Monday, January 19, 2009

Israeli political correctness

I found another interesting opinion online from the same page as my last post from Ta-Nehisi Coates which is a blog from The Atlantic.

Hey again. No, I definitely do not underestimate the discrimination against Arab-Israelis. Israelis are surprisingly forthright about their prejudices - they have virtually no culture of political correctness. Israelis have hastily assured me that it was an Arab who robbed my friend, and warned not to go out with a particular guy explicitly because he was Arab. The prejudice is definitely there.

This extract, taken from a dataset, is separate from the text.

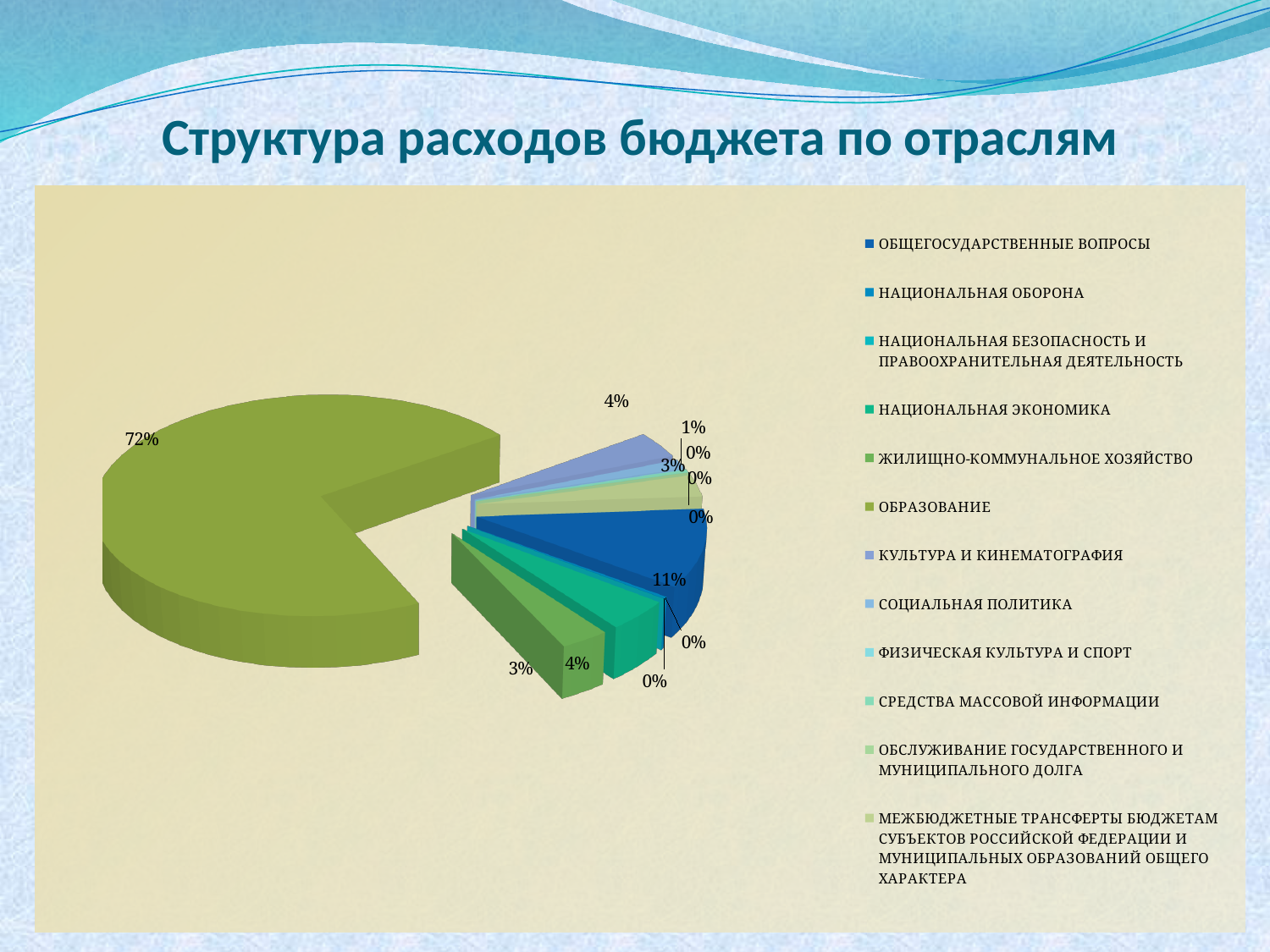
Which is larger, the share of ОБРАЗОВАНИЕ or the share of ОБЩЕГОСУДАРСТВЕННЫЕ ВОПРОСЫ? ОБРАЗОВАНИЕ Which category has the largest share of the pie? ОБРАЗОВАНИЕ What kind of chart is shown on the slide? pie chart What is the second-largest percentage label shown on the pie chart? 11% What is the title of the chart on the slide? Структура расходов бюджета по отраслям What is the value shown for ОБЩЕГОСУДАРСТВЕННЫЕ ВОПРОСЫ? 11% What colour is the largest slice of the pie chart? green What share of the pie does ОБРАЗОВАНИЕ take? 72% What is the difference between the shares of ОБРАЗОВАНИЕ and ОБЩЕГОСУДАРСТВЕННЫЕ ВОПРОСЫ? 61% How many categories does the legend of the pie chart list? 12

But it's not Jim Crow. Nor is Arab prejudice against Jews (Arab states evicted most of their Jews in 48) really analogous to Jim Crow, which is specific to American history. Not in substance and certainly not in context. Whatever their entrenched ethnic prejudices, these populations have actually been physically fighting each other for 100 years. Huge proportions of the populations have personally seen combat. If you've ever heard Hungarians and Romanians talk about each other, you're getting close to the warm-and-fuzzy of Israeli-Palestinian feelings.

I never thought of it before - Israeli political correctness. I wasn't a political animal when I lived in Israel because I was too young so I didn't think of it back then. But now that I am aware of that concept in American politics, it adds a whole new dimension of comparison between Israeli democracy and American (and European) democracy. Israel is only 60 years old. It's new and old at the same time because of its Jewish character. It's in the middle of the Middle East, a regional minority, and faced or waged many wars. Many racist things have been said in the Knesset by the far right. Many offensive things have been said by the Arab MKs as well. Perhaps it is just a product of the Israeli political system with its many parties. Or perhaps it hasn't matured enough to the measure of American and European democracies. After all, it did take more than 60 years for the United States to end slavery.